Re: [PATCH v6 1/2] qom: new object to associate device to numa node

qemu-devel.nongnu.org archive mirror
 help / color / mirror / Atom feed

From: Jonathan Cameron via <qemu-devel@nongnu.org>
To: <ankita@nvidia.com>
Cc: <jgg@nvidia.com>, <alex.williamson@redhat.com>, <clg@redhat.com>,
	<shannon.zhaosl@gmail.com>, <peter.maydell@linaro.org>,
	<ani@anisinha.ca>, <berrange@redhat.com>, <eduardo@habkost.net>,
	<imammedo@redhat.com>, <mst@redhat.com>, <eblake@redhat.com>,
	<armbru@redhat.com>, <david@redhat.com>, <gshan@redhat.com>,
	<aniketa@nvidia.com>, <cjia@nvidia.com>, <kwankhede@nvidia.com>,
	<targupta@nvidia.com>, <vsethi@nvidia.com>, <acurrid@nvidia.com>,
	<dnigam@nvidia.com>, <udhoke@nvidia.com>, <qemu-arm@nongnu.org>,
	<qemu-devel@nongnu.org>
Subject: Re: [PATCH v6 1/2] qom: new object to associate device to numa node
Date: Tue, 2 Jan 2024 12:58:21 +0000	[thread overview]
Message-ID: <20240102125821.00001aa0@Huawei.com> (raw)
In-Reply-To: <20231225045603.7654-2-ankita@nvidia.com>

On Mon, 25 Dec 2023 10:26:02 +0530
<ankita@nvidia.com> wrote:

> From: Ankit Agrawal <ankita@nvidia.com>
> 
> NVIDIA GPU's support MIG (Mult-Instance GPUs) feature [1], which allows
> partitioning of the GPU device resources (including device memory) into
> several (upto 8) isolated instances.

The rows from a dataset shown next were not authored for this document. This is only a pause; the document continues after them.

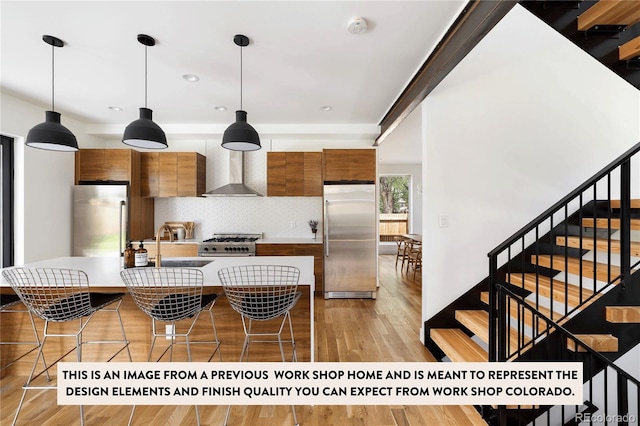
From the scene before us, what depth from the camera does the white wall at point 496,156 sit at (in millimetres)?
3107

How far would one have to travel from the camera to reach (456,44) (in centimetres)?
220

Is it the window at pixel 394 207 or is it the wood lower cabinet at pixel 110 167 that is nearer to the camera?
the wood lower cabinet at pixel 110 167

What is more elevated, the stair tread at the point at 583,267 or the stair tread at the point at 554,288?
the stair tread at the point at 583,267

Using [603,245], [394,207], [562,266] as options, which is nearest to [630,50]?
[603,245]

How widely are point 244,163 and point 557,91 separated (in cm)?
427

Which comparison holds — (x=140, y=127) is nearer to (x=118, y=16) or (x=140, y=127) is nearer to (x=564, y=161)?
(x=118, y=16)

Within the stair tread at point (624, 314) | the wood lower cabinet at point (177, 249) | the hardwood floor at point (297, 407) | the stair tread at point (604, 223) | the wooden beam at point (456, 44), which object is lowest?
the hardwood floor at point (297, 407)

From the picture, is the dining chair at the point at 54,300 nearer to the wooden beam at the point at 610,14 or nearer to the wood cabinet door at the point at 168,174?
the wood cabinet door at the point at 168,174

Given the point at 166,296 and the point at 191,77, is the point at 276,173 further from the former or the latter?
the point at 166,296

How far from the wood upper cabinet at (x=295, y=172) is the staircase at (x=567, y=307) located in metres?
2.74

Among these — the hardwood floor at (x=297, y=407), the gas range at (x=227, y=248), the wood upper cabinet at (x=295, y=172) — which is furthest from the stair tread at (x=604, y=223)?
the gas range at (x=227, y=248)

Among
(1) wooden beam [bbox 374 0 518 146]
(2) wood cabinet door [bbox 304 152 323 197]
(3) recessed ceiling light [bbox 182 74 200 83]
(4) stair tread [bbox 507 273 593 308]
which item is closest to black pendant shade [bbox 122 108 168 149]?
(3) recessed ceiling light [bbox 182 74 200 83]

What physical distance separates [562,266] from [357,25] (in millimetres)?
2585

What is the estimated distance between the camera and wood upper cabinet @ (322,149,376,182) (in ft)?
15.5
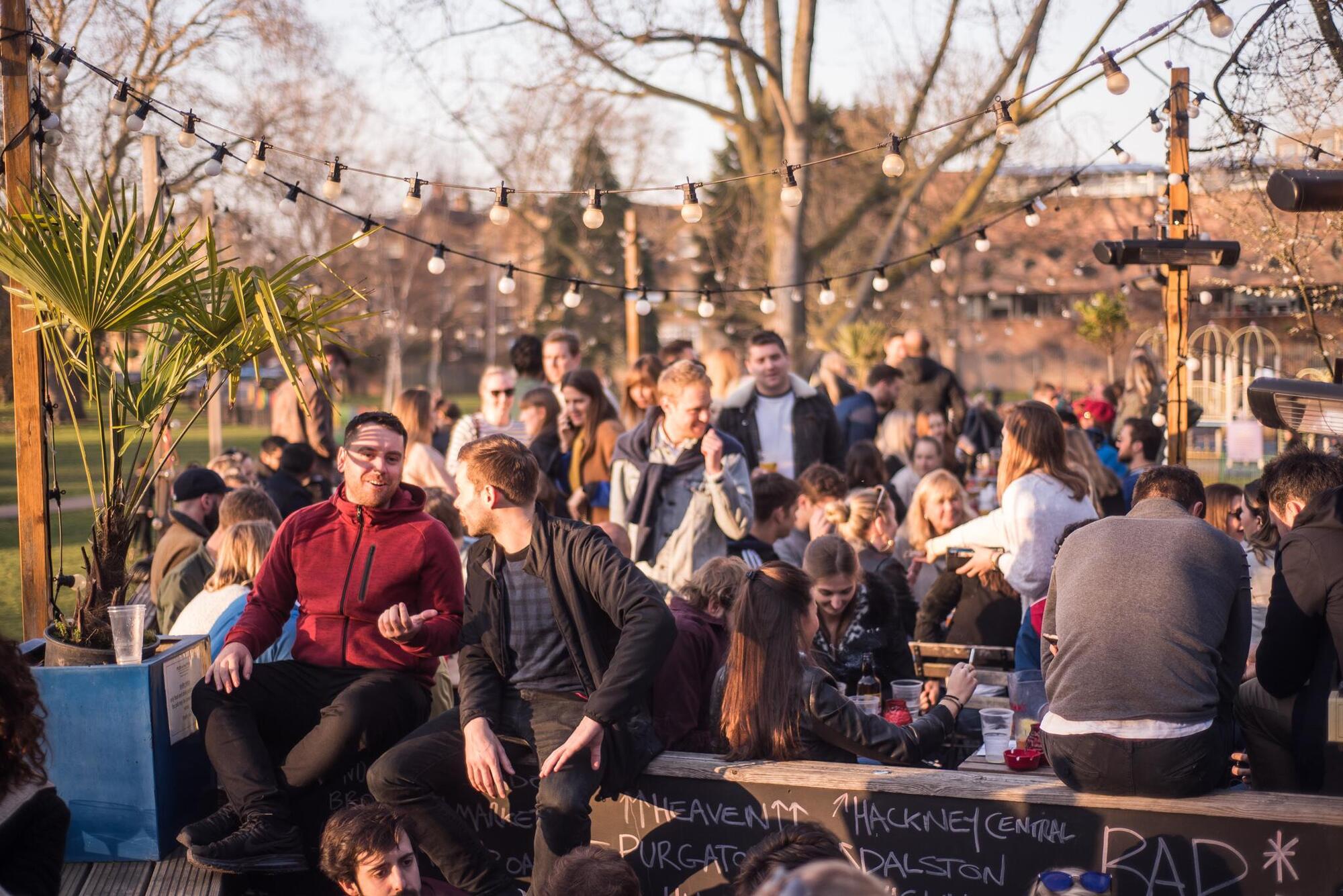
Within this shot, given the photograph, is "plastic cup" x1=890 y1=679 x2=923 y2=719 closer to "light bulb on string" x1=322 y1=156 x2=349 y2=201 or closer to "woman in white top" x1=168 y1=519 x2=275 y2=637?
"woman in white top" x1=168 y1=519 x2=275 y2=637

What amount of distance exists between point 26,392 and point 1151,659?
4286 millimetres

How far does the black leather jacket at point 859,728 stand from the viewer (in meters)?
4.09

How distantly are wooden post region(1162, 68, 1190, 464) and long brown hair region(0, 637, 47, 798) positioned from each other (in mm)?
6400

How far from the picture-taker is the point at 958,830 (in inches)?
156

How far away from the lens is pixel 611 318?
50.2 meters

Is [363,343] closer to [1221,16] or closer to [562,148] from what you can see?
[562,148]

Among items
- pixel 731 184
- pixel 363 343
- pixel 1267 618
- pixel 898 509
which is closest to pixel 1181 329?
pixel 898 509

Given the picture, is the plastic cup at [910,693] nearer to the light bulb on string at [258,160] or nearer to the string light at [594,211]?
the string light at [594,211]

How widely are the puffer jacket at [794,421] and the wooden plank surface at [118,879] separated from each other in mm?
4409

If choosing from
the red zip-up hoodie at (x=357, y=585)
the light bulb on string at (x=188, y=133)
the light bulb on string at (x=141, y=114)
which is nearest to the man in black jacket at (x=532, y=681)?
the red zip-up hoodie at (x=357, y=585)

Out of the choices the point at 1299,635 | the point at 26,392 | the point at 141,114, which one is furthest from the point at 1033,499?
the point at 141,114

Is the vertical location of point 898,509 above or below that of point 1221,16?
below

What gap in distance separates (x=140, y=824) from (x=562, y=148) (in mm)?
20047

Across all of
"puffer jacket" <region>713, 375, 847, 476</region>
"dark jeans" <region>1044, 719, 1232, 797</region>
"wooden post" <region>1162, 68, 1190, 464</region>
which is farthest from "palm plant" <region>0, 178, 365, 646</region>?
"wooden post" <region>1162, 68, 1190, 464</region>
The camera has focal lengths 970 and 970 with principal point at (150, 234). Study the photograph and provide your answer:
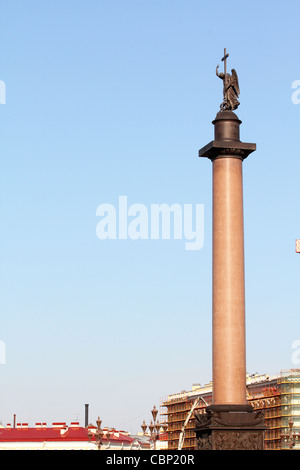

Each of the partitioned memory needs
> a dedicated NUMA node to operate. The partitions are not fixed and they
> can be created/deleted at runtime.
> 
> Unfortunately Linux OS does not provide a means to dynamically create/destroy
> NUMA nodes and such feature implementation is not expected to be trivial. The
> nodes that OS discovers at the boot time while parsing SRAT remains fixed. So
> we utilize the Generic Initiator Affinity structures that allows association
> between nodes and devices. Multiple GI structures per BDF is possible,
> allowing creation of multiple nodes by exposing unique PXM in each of these
> structures.
> 
> Introduce a new acpi-generic-initiator object to allow host admin provide the
> device and the corresponding NUMA nodes. Qemu maintain this association and
> use this object to build the requisite GI Affinity Structure. On a multi
> device system, each device supporting the features needs a unique
> acpi-generic-initiator object with its own set of NUMA nodes associated to it.
> 
> An admin can provide the range of nodes through a uint16 array host-nodes
> and link it to a device by providing its id. Currently, only PCI device is
> supported. The following sample creates 8 nodes per PCI device for a VM
> with 2 PCI devices and link them to the respecitve PCI device using
> acpi-generic-initiator objects:
> 
> -numa node,nodeid=2 -numa node,nodeid=3 -numa node,nodeid=4 \
> -numa node,nodeid=5 -numa node,nodeid=6 -numa node,nodeid=7 \
> -numa node,nodeid=8 -numa node,nodeid=9 \
> -device vfio-pci-nohotplug,host=0009:01:00.0,bus=pcie.0,addr=04.0,rombar=0,id=dev0 \
> -object acpi-generic-initiator,id=gi0,pci-dev=dev0,host-nodes=2-9 \
> 
> -numa node,nodeid=10 -numa node,nodeid=11 -numa node,nodeid=12 \
> -numa node,nodeid=13 -numa node,nodeid=14 -numa node,nodeid=15 \
> -numa node,nodeid=16 -numa node,nodeid=17 \
> -device vfio-pci-nohotplug,host=0009:01:01.0,bus=pcie.0,addr=05.0,rombar=0,id=dev1 \
> -object acpi-generic-initiator,id=gi1,pci-dev=dev1,host-nodes=10-17 \

Hi Ankit,

Whilst I'm still not particularly keen on this use of GI nodes, the
infrastructure is now generic enough that it covers more normal use cases
so I'm almost fine with it going into QEMU. If you want to use it for unusual
things that's up to you ;)  Note that the following is about QEMU allowing
you to potentially shoot yourself in the foot rather than necessarily saying
the interface shouldn't allow a PCI dev to map to multiple GI nodes.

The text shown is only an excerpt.